Saturday, May 18, 2013

Cornbread Dressing

 I've become obsessed with my crockpot as of late.  At first, I started with the slow cooker I already have (which is actually not a crockpot brand..but anyway), and tested recipes which I normally cook in the oven or on the stove top and moved them to the slow cooker.  Of all things- I tried cooking most of my Thanksgiving meal in the slow cooker and it was delicious!  Yes, delicious!  I made the dressing, the turkey, the sauce and more.  I then did it all again the next day for my son and his "bros-giving" with all his friends.  I am now officially obsessed.

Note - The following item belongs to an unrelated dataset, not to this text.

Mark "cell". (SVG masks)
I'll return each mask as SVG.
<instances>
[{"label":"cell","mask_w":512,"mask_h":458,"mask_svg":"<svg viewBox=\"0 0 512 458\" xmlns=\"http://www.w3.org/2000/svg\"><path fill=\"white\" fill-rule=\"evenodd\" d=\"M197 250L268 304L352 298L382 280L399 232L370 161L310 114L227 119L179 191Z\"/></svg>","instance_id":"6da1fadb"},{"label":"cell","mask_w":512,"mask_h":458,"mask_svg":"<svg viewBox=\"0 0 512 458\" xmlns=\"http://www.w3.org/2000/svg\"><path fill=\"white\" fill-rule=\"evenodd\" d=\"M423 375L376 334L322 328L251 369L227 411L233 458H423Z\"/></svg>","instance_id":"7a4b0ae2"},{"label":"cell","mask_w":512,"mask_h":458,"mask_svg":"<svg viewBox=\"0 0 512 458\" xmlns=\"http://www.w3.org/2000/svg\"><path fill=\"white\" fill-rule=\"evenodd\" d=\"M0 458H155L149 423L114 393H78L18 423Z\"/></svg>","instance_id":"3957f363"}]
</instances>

    My first official dish other than the standard "Roast with potatoes and carrots", which I have cooked in the slow cooker for years, was Thanksgiving Dressing!  It was YUM.  I wasn't sure how it would taste, but decided to go for it.  I had NEVER made dressing at all- not in the oven or otherwise, so cooking it in the crockpot was a task just as cooking in the stove would have been for me.

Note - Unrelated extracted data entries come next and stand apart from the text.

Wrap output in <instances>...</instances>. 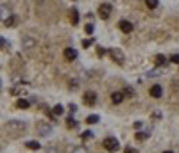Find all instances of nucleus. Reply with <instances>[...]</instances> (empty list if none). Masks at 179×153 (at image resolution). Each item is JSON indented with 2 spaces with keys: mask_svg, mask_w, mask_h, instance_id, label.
I'll return each instance as SVG.
<instances>
[{
  "mask_svg": "<svg viewBox=\"0 0 179 153\" xmlns=\"http://www.w3.org/2000/svg\"><path fill=\"white\" fill-rule=\"evenodd\" d=\"M25 128H27L25 121H20V119H9V121L4 125V132L11 134L13 137H18Z\"/></svg>",
  "mask_w": 179,
  "mask_h": 153,
  "instance_id": "obj_1",
  "label": "nucleus"
},
{
  "mask_svg": "<svg viewBox=\"0 0 179 153\" xmlns=\"http://www.w3.org/2000/svg\"><path fill=\"white\" fill-rule=\"evenodd\" d=\"M104 148L109 150V151H117L120 148V144L115 137H106V139H104Z\"/></svg>",
  "mask_w": 179,
  "mask_h": 153,
  "instance_id": "obj_2",
  "label": "nucleus"
},
{
  "mask_svg": "<svg viewBox=\"0 0 179 153\" xmlns=\"http://www.w3.org/2000/svg\"><path fill=\"white\" fill-rule=\"evenodd\" d=\"M108 54H109V57L113 59L117 64H122V62H124V54H122V50H118V48H109Z\"/></svg>",
  "mask_w": 179,
  "mask_h": 153,
  "instance_id": "obj_3",
  "label": "nucleus"
},
{
  "mask_svg": "<svg viewBox=\"0 0 179 153\" xmlns=\"http://www.w3.org/2000/svg\"><path fill=\"white\" fill-rule=\"evenodd\" d=\"M97 101V93L95 91H86L84 93V105L86 107H93Z\"/></svg>",
  "mask_w": 179,
  "mask_h": 153,
  "instance_id": "obj_4",
  "label": "nucleus"
},
{
  "mask_svg": "<svg viewBox=\"0 0 179 153\" xmlns=\"http://www.w3.org/2000/svg\"><path fill=\"white\" fill-rule=\"evenodd\" d=\"M36 132H38L41 137H47L48 134H52V126L47 125V123H38V125H36Z\"/></svg>",
  "mask_w": 179,
  "mask_h": 153,
  "instance_id": "obj_5",
  "label": "nucleus"
},
{
  "mask_svg": "<svg viewBox=\"0 0 179 153\" xmlns=\"http://www.w3.org/2000/svg\"><path fill=\"white\" fill-rule=\"evenodd\" d=\"M109 14H111V5H109V4H102L99 7V16L102 20H108Z\"/></svg>",
  "mask_w": 179,
  "mask_h": 153,
  "instance_id": "obj_6",
  "label": "nucleus"
},
{
  "mask_svg": "<svg viewBox=\"0 0 179 153\" xmlns=\"http://www.w3.org/2000/svg\"><path fill=\"white\" fill-rule=\"evenodd\" d=\"M118 29L122 30V32H125V34H131L134 27H133V23H131V21H127V20H122V21L118 23Z\"/></svg>",
  "mask_w": 179,
  "mask_h": 153,
  "instance_id": "obj_7",
  "label": "nucleus"
},
{
  "mask_svg": "<svg viewBox=\"0 0 179 153\" xmlns=\"http://www.w3.org/2000/svg\"><path fill=\"white\" fill-rule=\"evenodd\" d=\"M34 45H36V41H34V39H31L29 36H23V38H22V48L29 50V48H32Z\"/></svg>",
  "mask_w": 179,
  "mask_h": 153,
  "instance_id": "obj_8",
  "label": "nucleus"
},
{
  "mask_svg": "<svg viewBox=\"0 0 179 153\" xmlns=\"http://www.w3.org/2000/svg\"><path fill=\"white\" fill-rule=\"evenodd\" d=\"M65 59L66 61H75L77 59V50L75 48H65Z\"/></svg>",
  "mask_w": 179,
  "mask_h": 153,
  "instance_id": "obj_9",
  "label": "nucleus"
},
{
  "mask_svg": "<svg viewBox=\"0 0 179 153\" xmlns=\"http://www.w3.org/2000/svg\"><path fill=\"white\" fill-rule=\"evenodd\" d=\"M124 96H125L124 93H120V91H115V93L111 95V101L118 105V103H122V101H124Z\"/></svg>",
  "mask_w": 179,
  "mask_h": 153,
  "instance_id": "obj_10",
  "label": "nucleus"
},
{
  "mask_svg": "<svg viewBox=\"0 0 179 153\" xmlns=\"http://www.w3.org/2000/svg\"><path fill=\"white\" fill-rule=\"evenodd\" d=\"M149 93H151L152 98H159V96H161V86H158V84H156V86H152Z\"/></svg>",
  "mask_w": 179,
  "mask_h": 153,
  "instance_id": "obj_11",
  "label": "nucleus"
},
{
  "mask_svg": "<svg viewBox=\"0 0 179 153\" xmlns=\"http://www.w3.org/2000/svg\"><path fill=\"white\" fill-rule=\"evenodd\" d=\"M70 20H72V25H77L79 23V13H77V9H70Z\"/></svg>",
  "mask_w": 179,
  "mask_h": 153,
  "instance_id": "obj_12",
  "label": "nucleus"
},
{
  "mask_svg": "<svg viewBox=\"0 0 179 153\" xmlns=\"http://www.w3.org/2000/svg\"><path fill=\"white\" fill-rule=\"evenodd\" d=\"M16 16H7V18L4 20V27H15L16 25Z\"/></svg>",
  "mask_w": 179,
  "mask_h": 153,
  "instance_id": "obj_13",
  "label": "nucleus"
},
{
  "mask_svg": "<svg viewBox=\"0 0 179 153\" xmlns=\"http://www.w3.org/2000/svg\"><path fill=\"white\" fill-rule=\"evenodd\" d=\"M25 148H29V150H40V142L38 141H27L25 142Z\"/></svg>",
  "mask_w": 179,
  "mask_h": 153,
  "instance_id": "obj_14",
  "label": "nucleus"
},
{
  "mask_svg": "<svg viewBox=\"0 0 179 153\" xmlns=\"http://www.w3.org/2000/svg\"><path fill=\"white\" fill-rule=\"evenodd\" d=\"M154 61H156V64H158V66H163V64H165V62H167V61H168V59L165 57V55H163V54H158V55H156V57H154Z\"/></svg>",
  "mask_w": 179,
  "mask_h": 153,
  "instance_id": "obj_15",
  "label": "nucleus"
},
{
  "mask_svg": "<svg viewBox=\"0 0 179 153\" xmlns=\"http://www.w3.org/2000/svg\"><path fill=\"white\" fill-rule=\"evenodd\" d=\"M97 121H99V116H97V114L88 116V117H86V123H88V125H95Z\"/></svg>",
  "mask_w": 179,
  "mask_h": 153,
  "instance_id": "obj_16",
  "label": "nucleus"
},
{
  "mask_svg": "<svg viewBox=\"0 0 179 153\" xmlns=\"http://www.w3.org/2000/svg\"><path fill=\"white\" fill-rule=\"evenodd\" d=\"M63 112H65L63 105H56V107H54V111H52V114H54V116H61Z\"/></svg>",
  "mask_w": 179,
  "mask_h": 153,
  "instance_id": "obj_17",
  "label": "nucleus"
},
{
  "mask_svg": "<svg viewBox=\"0 0 179 153\" xmlns=\"http://www.w3.org/2000/svg\"><path fill=\"white\" fill-rule=\"evenodd\" d=\"M16 107H18V109H27V107H29V101H27V100H18V101H16Z\"/></svg>",
  "mask_w": 179,
  "mask_h": 153,
  "instance_id": "obj_18",
  "label": "nucleus"
},
{
  "mask_svg": "<svg viewBox=\"0 0 179 153\" xmlns=\"http://www.w3.org/2000/svg\"><path fill=\"white\" fill-rule=\"evenodd\" d=\"M145 4H147L149 9H156L158 7V0H145Z\"/></svg>",
  "mask_w": 179,
  "mask_h": 153,
  "instance_id": "obj_19",
  "label": "nucleus"
},
{
  "mask_svg": "<svg viewBox=\"0 0 179 153\" xmlns=\"http://www.w3.org/2000/svg\"><path fill=\"white\" fill-rule=\"evenodd\" d=\"M147 137H149L147 132H138V134H136V139H138V141H143V139H147Z\"/></svg>",
  "mask_w": 179,
  "mask_h": 153,
  "instance_id": "obj_20",
  "label": "nucleus"
},
{
  "mask_svg": "<svg viewBox=\"0 0 179 153\" xmlns=\"http://www.w3.org/2000/svg\"><path fill=\"white\" fill-rule=\"evenodd\" d=\"M72 153H88V150H86L84 146H77V148H74V151Z\"/></svg>",
  "mask_w": 179,
  "mask_h": 153,
  "instance_id": "obj_21",
  "label": "nucleus"
},
{
  "mask_svg": "<svg viewBox=\"0 0 179 153\" xmlns=\"http://www.w3.org/2000/svg\"><path fill=\"white\" fill-rule=\"evenodd\" d=\"M84 32H86V34H93V25H91V23H88V25L84 27Z\"/></svg>",
  "mask_w": 179,
  "mask_h": 153,
  "instance_id": "obj_22",
  "label": "nucleus"
},
{
  "mask_svg": "<svg viewBox=\"0 0 179 153\" xmlns=\"http://www.w3.org/2000/svg\"><path fill=\"white\" fill-rule=\"evenodd\" d=\"M170 62H174V64H179V54H174V55L170 57Z\"/></svg>",
  "mask_w": 179,
  "mask_h": 153,
  "instance_id": "obj_23",
  "label": "nucleus"
},
{
  "mask_svg": "<svg viewBox=\"0 0 179 153\" xmlns=\"http://www.w3.org/2000/svg\"><path fill=\"white\" fill-rule=\"evenodd\" d=\"M91 132H90V130H86V132H84V134H82V139H90V137H91Z\"/></svg>",
  "mask_w": 179,
  "mask_h": 153,
  "instance_id": "obj_24",
  "label": "nucleus"
},
{
  "mask_svg": "<svg viewBox=\"0 0 179 153\" xmlns=\"http://www.w3.org/2000/svg\"><path fill=\"white\" fill-rule=\"evenodd\" d=\"M91 43H93V41H91V39H84V41H82V46H90V45H91Z\"/></svg>",
  "mask_w": 179,
  "mask_h": 153,
  "instance_id": "obj_25",
  "label": "nucleus"
},
{
  "mask_svg": "<svg viewBox=\"0 0 179 153\" xmlns=\"http://www.w3.org/2000/svg\"><path fill=\"white\" fill-rule=\"evenodd\" d=\"M47 153H58V148H54V146H48Z\"/></svg>",
  "mask_w": 179,
  "mask_h": 153,
  "instance_id": "obj_26",
  "label": "nucleus"
},
{
  "mask_svg": "<svg viewBox=\"0 0 179 153\" xmlns=\"http://www.w3.org/2000/svg\"><path fill=\"white\" fill-rule=\"evenodd\" d=\"M68 126H75V121L72 117H68Z\"/></svg>",
  "mask_w": 179,
  "mask_h": 153,
  "instance_id": "obj_27",
  "label": "nucleus"
},
{
  "mask_svg": "<svg viewBox=\"0 0 179 153\" xmlns=\"http://www.w3.org/2000/svg\"><path fill=\"white\" fill-rule=\"evenodd\" d=\"M124 95H127V96H131V95H133V91H131V87H127V89H125V93H124Z\"/></svg>",
  "mask_w": 179,
  "mask_h": 153,
  "instance_id": "obj_28",
  "label": "nucleus"
},
{
  "mask_svg": "<svg viewBox=\"0 0 179 153\" xmlns=\"http://www.w3.org/2000/svg\"><path fill=\"white\" fill-rule=\"evenodd\" d=\"M125 153H136V150H133V148H127V150H125Z\"/></svg>",
  "mask_w": 179,
  "mask_h": 153,
  "instance_id": "obj_29",
  "label": "nucleus"
},
{
  "mask_svg": "<svg viewBox=\"0 0 179 153\" xmlns=\"http://www.w3.org/2000/svg\"><path fill=\"white\" fill-rule=\"evenodd\" d=\"M163 153H172V151H163Z\"/></svg>",
  "mask_w": 179,
  "mask_h": 153,
  "instance_id": "obj_30",
  "label": "nucleus"
}]
</instances>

    First, I emailed all my friends and co-workers asking for their favorite dressing recipes.  My mom has always been the cornbread dressing chef at our house and she made the BEST. However, due to her health, she can no longer cook.

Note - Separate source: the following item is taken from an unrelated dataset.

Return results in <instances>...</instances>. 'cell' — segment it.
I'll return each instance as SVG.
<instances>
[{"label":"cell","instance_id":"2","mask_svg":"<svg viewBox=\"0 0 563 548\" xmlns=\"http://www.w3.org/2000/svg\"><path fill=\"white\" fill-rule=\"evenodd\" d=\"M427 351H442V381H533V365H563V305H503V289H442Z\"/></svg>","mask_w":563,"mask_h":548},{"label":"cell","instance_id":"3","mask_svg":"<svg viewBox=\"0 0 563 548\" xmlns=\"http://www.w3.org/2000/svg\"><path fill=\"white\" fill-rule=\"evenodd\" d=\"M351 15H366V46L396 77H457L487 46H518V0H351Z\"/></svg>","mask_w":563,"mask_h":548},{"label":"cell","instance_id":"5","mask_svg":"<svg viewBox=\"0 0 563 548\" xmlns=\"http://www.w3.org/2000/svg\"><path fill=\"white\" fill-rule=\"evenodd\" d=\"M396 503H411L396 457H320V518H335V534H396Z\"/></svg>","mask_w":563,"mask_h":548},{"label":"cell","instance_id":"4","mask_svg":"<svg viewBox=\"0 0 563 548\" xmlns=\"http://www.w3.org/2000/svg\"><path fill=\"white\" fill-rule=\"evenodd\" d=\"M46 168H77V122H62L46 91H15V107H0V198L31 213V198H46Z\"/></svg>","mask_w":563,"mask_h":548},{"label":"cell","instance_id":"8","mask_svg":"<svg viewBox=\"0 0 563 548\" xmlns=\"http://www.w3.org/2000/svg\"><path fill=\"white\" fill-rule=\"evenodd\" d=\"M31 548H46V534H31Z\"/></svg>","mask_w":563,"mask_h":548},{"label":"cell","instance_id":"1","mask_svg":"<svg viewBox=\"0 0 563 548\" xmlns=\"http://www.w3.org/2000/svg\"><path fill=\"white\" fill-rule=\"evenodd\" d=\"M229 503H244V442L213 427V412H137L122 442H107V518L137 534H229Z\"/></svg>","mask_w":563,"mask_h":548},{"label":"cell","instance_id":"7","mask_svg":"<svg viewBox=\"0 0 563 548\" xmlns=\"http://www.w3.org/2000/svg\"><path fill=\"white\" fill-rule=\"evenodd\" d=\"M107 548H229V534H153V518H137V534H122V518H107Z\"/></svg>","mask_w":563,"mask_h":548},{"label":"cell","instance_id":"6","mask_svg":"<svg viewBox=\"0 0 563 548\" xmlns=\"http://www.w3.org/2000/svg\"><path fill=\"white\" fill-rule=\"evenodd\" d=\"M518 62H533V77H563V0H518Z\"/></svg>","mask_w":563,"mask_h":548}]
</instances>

    I received several good recipes from friends and then combined and tweaked those with the way I remember my mom's tasting, adding a little bit more sage than the other recipes, adding a little bit of turkey meat, adding premium bread pieces and more.  After all the tweaks, I came up with the following perfect CrockPot Dressing Recipe.

RECIPE:
CORNBREAD DRESSING IN THE SLOW COOKER
1.  Cook your cornbread early that morning or the night before.  I like to use the yellow Martha White Mix or CornKits Mix.
2.  Once your cornbread is cooked- let is cool and then crumble it with your hands into a bowl, measuring out 5 cups
3. 1 large bag of Pepperidge farm herb stuffing (this is in the bread baking section usually). I like the Pepperidge Farm, as it seems to be high quality and has a great taste.
 Next- simply combine all the ingredients... these include
    5 cups crumbled cornbread
        (if you like it a little more dense- you can do 5 1/2 cups)
    2 cans of cream of chicken soup - pour straight in- do not dilute
    2 cans of chicken broth
    2 tablespoons of rubbed sage
          (I add an extra pinch or so, as I love Sage)
    2 tablespoons butter (sliced pieces)-set to the side
    1  onion (or sweet) use as you'd like- more or less  (sliced/chopped)
    4 large eggs beaten
    (Optional- shredded pieces of cooked turkey or chicken)
(Mix all except the butter, in a big bowl)
 Spray your crockpot (or slow cooker) with a non-stick spray (I like butter flavored).  Dump all of the ingredients into the crockpot and then place slices of the butter on the top of the uncooked mixture.  I leave some of the pats of butter in the refrigerator to add later too.  Let the dressing cook on HIGH for 3-4 hours.  A lot of the recipes say low for 8 hours-but I like the HIGH on 3-4 hours.  Depending on your cooker, you'll notice the sides of the dressing getting that wonderfully crunchy edging to it.  The last hour, you may want to go to  LOW for 1 hour, if the sides are already crusting.   Add a little more butter to the sides to help keep moisture on the edges, while letting the middle cook.  Of course each crockpot (slow cooker) cooks differently, and the same with each type of bowl.  A ceramic bowl is going to cook a little hotter in my opinion, so you'll want to watch it closely.
    That's it!  It's done!  This is a DELISH recipe and so easy to make and walk away while it cooks.  Let me know what you think or of any good changes/tweaks you make.  I'm always looking to improve my slow cooking recipes.